Today, many game markets have moved forward to require so much time that they can overtake life, itself.  I'm not talking about games like Pokemon - though you've "Gotta Catch 'Em All," you can very easily put the game down for a few weeks or months or years, and pick up right where you left off.  I am talking instead of real-time games that require constant attention in order to maintain a positive experience.  

Take, for example, a simple children's game, Animal Crossing.  The most recent iteration of this game for the Wii was a massive step forward, in terms of the interface, and had many of the hallmarks of games geared toward the obsessive compulsive - a game designed around collecting objects, items, and fish, and the ability to endlessly customize the world around you with different types of plants, flowers, insects, houses, furniture, paintings, clothing, and...Jesus Christ...that's just too much many options.  On its face, this is just good business.  What better way to ensure repeated gaming experience than to offer endless play?

But then, there is the interactive feature.  Animal Crossing City Folk was offered with the Wii Speak accessory, which allowed players the ability to contact another person playing the game at the same time to visit their city, during which time they could speak with them in real time.  Great.  Just what any parent wants for their kids.  Given that the average age of gamers is 37, the likelihood that you're going to find someone under the age of 18 to chat with while touring their city is slim to none (I found no one who was under 25), leaving unattended children able to freely connect with any creepy adult.  Ugh.

In addition, in order to obtain everything, you must constantly attend to your game, checking in at least weekly, if not daily, to see what new things are available.  Every holiday in imagination has its own special events with special prizes and insects and contests and add-ons.  The game operates off a real-time clock set inside your Wii, which you CAN change to affect the game play, but at that point, is it really worth it?  The amount of time required to "complete" the game is never ending, and frankly, the gameplay and rewards just aren't worth it.

Once one peels back this very thin veneer of good business, there is a far more insidious product underneath the surface.  The game has its own form of currency - Bells - which one collects and exchanges for many of these upgrades to their house and home.  Consumerism at its best!  In fact, much of this game is predicated around a very consumer-driven concept of happiness.  The commercials for this game were very clear that there are no children playing this game, showing grown women playing the game together, either in person or via Wii Speak, talking about what new items to buy in the boutique.  Great.  Not only is it consumerist propaganda, but it's sexist, as well?  

Ultimately, Animal Crossing: City Folk has about as much staying power and long-lasting appeal as a Calorie Counter website.  Unless you're truly dedicated, updating it just isn't worth the effort.

2.)  The online gaming experience, outside of simple games, just isn't a good replacement for real life.  

We've all seen the fantastic video wherein the irate teenager freaks out when he finds out his World of Warcraft account has been canceled.  Whether the video is real or fake, it presents an interesting perspective on the negative repercussions that social gaming can have on one's life.  If I have one more person tell me that they've got to "water their crops" on Farmville, I might punch them in the face.
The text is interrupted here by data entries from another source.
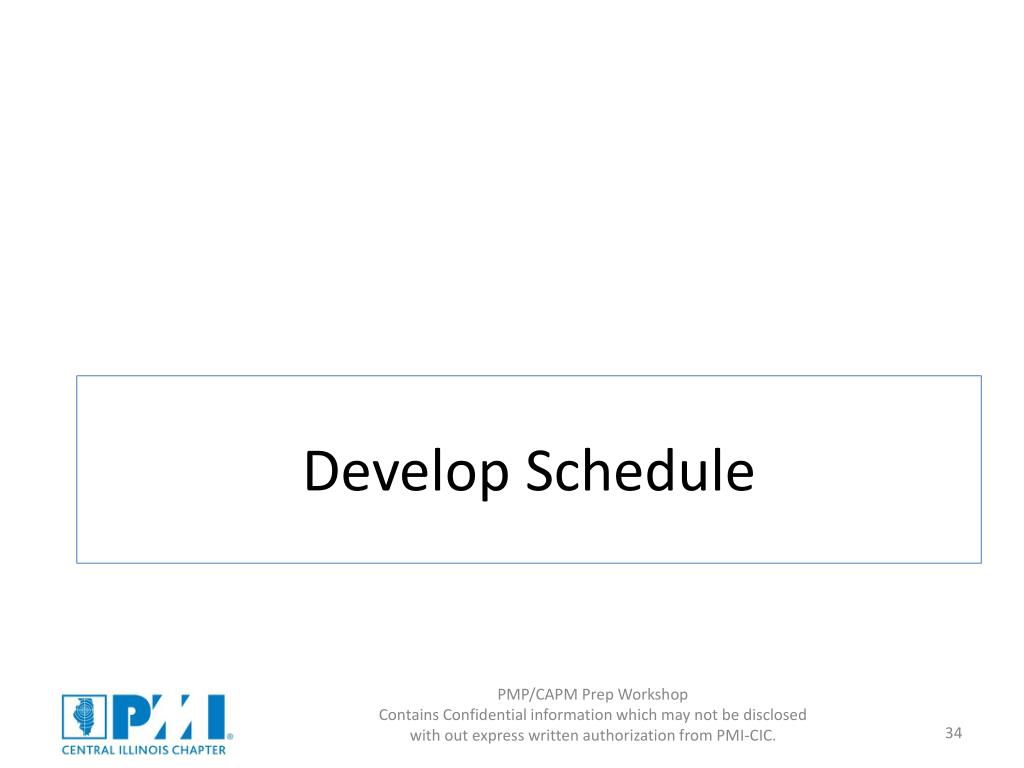 Develop Schedule

PMI®
CENTRAL ILLINOIS CHAPTER

PMP/CAPM Prep Workshop
Contains Confidential information which may not be disclosed with out express written authorization from PMI-CIC.

34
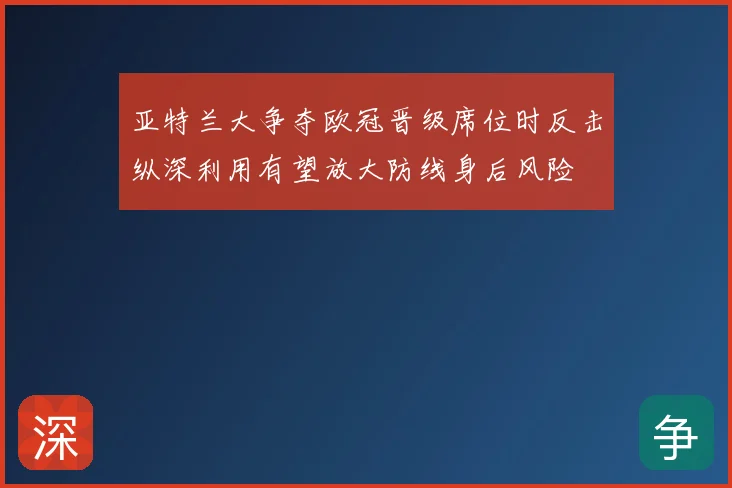 亚特兰大争夺欧冠晋级席位时反击纵深利用有望放大防线身后风险

深

争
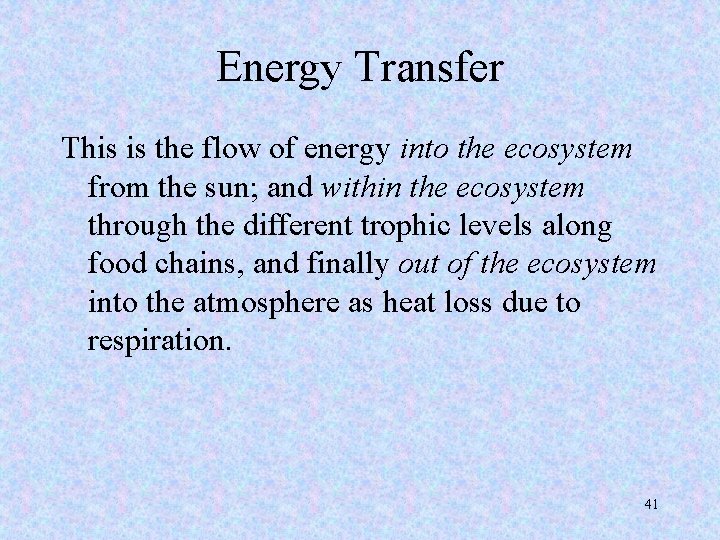 Energy Transfer

This is the flow of energy into the ecosystem from the sun; and within the ecosystem through the different trophic levels along food chains, and finally out of the ecosystem into the atmosphere as heat loss due to respiration.

41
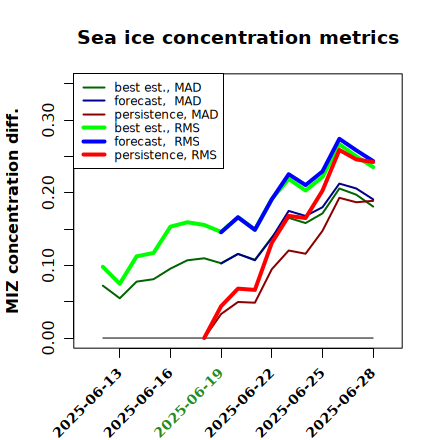 Sea ice concentration metrics

best est., MAD
forecast, MAD
persistence, MAD
best est., RMS
forecast, RMS
persistence, RMS

MIZ concentration diff.

0.00
0.10
0.20
0.30

2025-06-13
2025-06-16
2025-06-19
2025-06-22
2025-06-25
2025-06-28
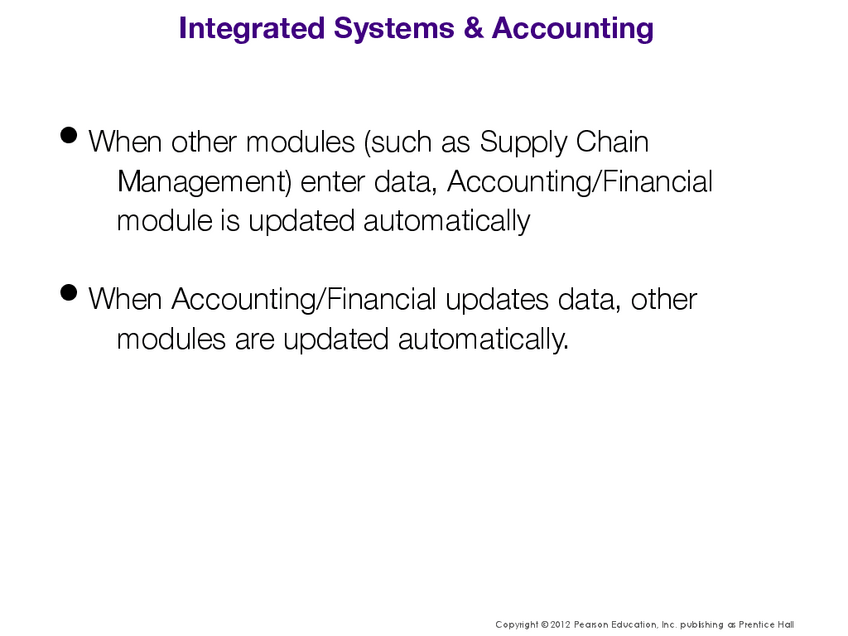 Integrated Systems & Accounting

• When other modules (such as Supply Chain Management) enter data, Accounting/Financial module is updated automatically

• When Accounting/Financial updates data, other modules are updated automatically.

Copyright © 2012 Pearson Education, Inc. publishing as Prentice Hall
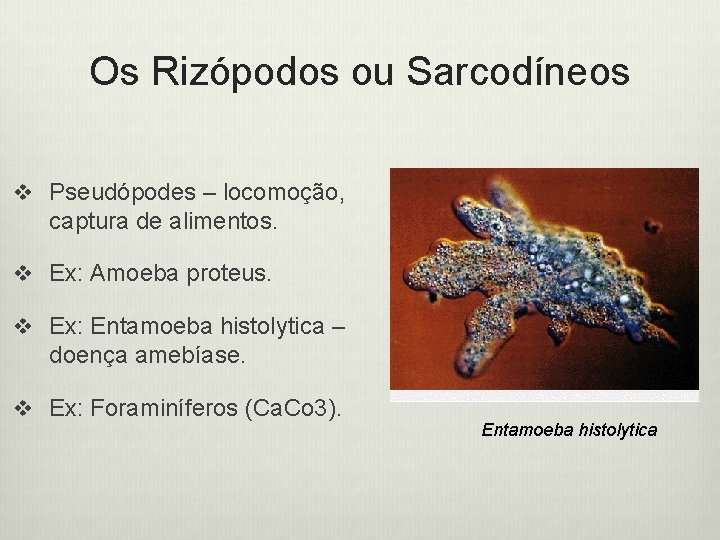 Os Rizópodos ou Sarcodíneos

❖ Pseudópodes – locomoção, captura de alimentos.

❖ Ex: Amoeba proteus.

❖ Ex: Entamoeba histolytica – doença amebíase.

❖ Ex: Foraminíferos (CaCo3).

Entamoeba histolytica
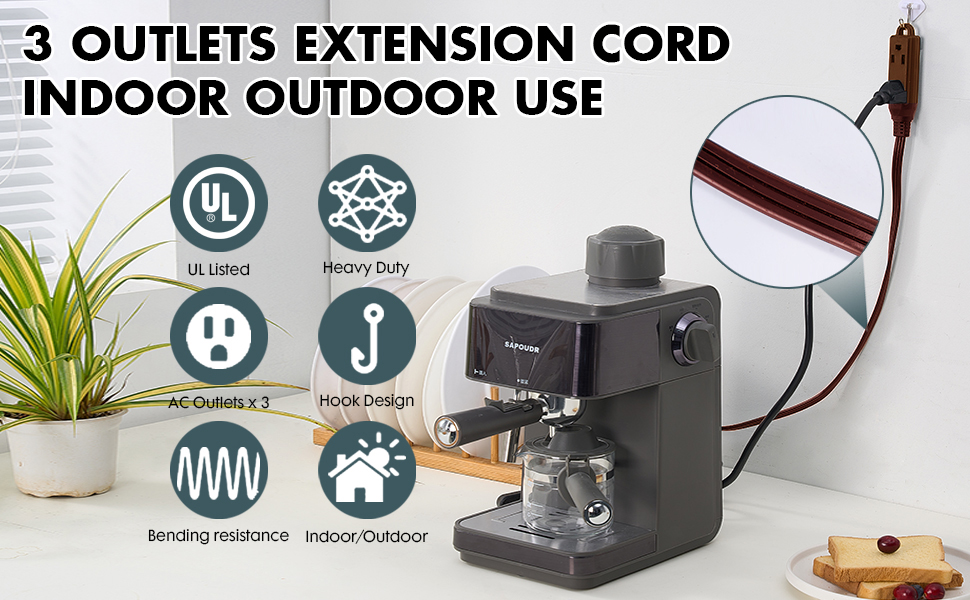 3 OUTLETS EXTENSION CORD
INDOOR OUTDOOR USE

UL

UL Listed

Heavy Duty

AC Outlets x 3

Hook Design

Bending resistance

Indoor/Outdoor

SAPOUDR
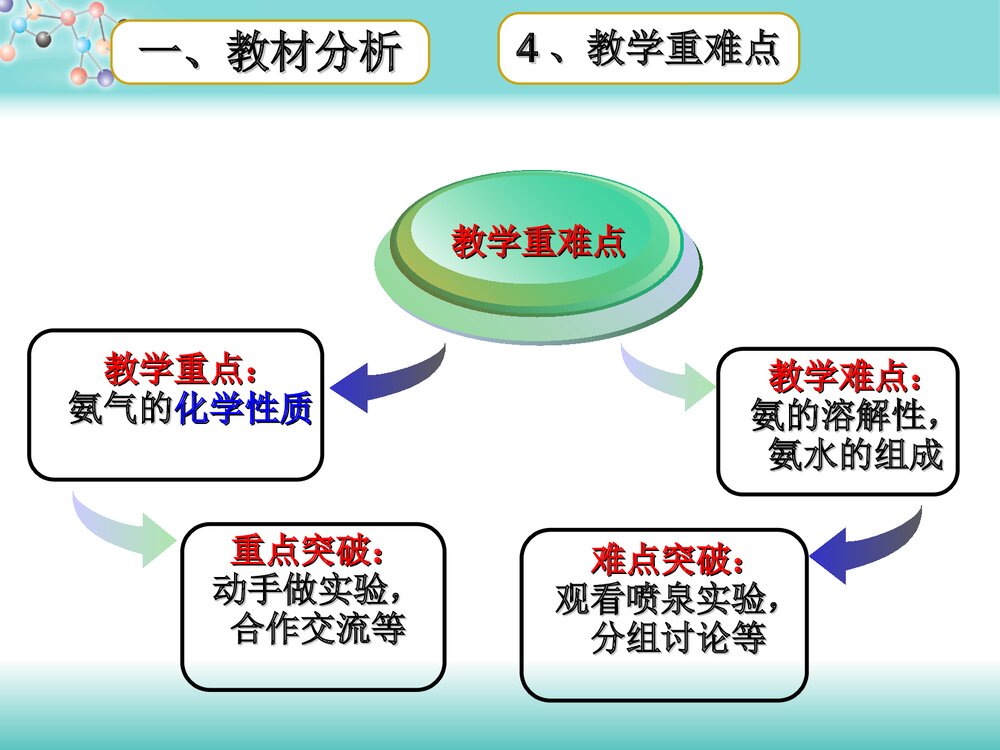 一、教材分析

4、教学重难点

教学重难点

教学重点：
氨气的化学性质

教学难点：
氨的溶解性，
氨水的组成

重点突破：
动手做实验，
合作交流等

难点突破：
观看喷泉实验，
分组讨论等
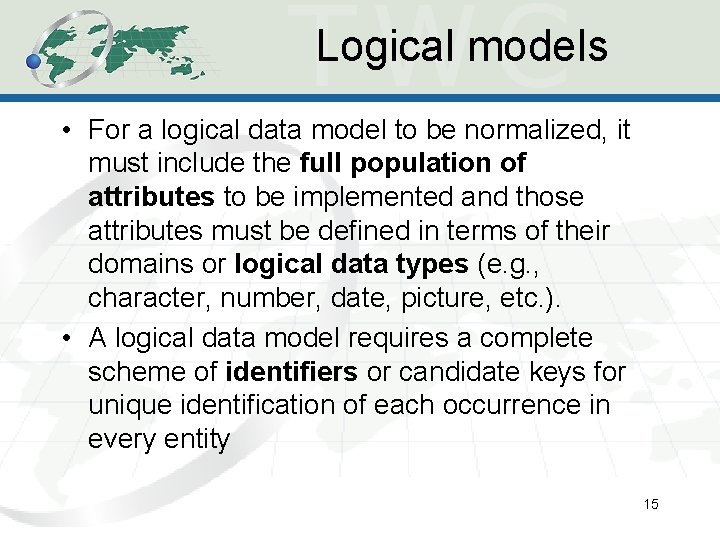 Logical models

• For a logical data model to be normalized, it must include the full population of attributes to be implemented and those attributes must be defined in terms of their domains or logical data types (e.g., character, number, date, picture, etc.).
• A logical data model requires a complete scheme of identifiers or candidate keys for unique identification of each occurrence in every entity

15

TWC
REALLY?  You're at work!  Take a freakin' break!  These are the game players for whom video game companies have a massive fetish.  They are easily manipulated into repeating a simple experience over and over again, so long as their friends are doing so with them.  These are the people for whom The Sims was an addiction, because it so clearly mirrored an idealized form of daily life.

Which I understand the appeal of sim games, I have yet to have the time or sustained interest to "finish" one of them.  There is, in fact, no finish to be had other than to throw one's hands up in frustration and walk away.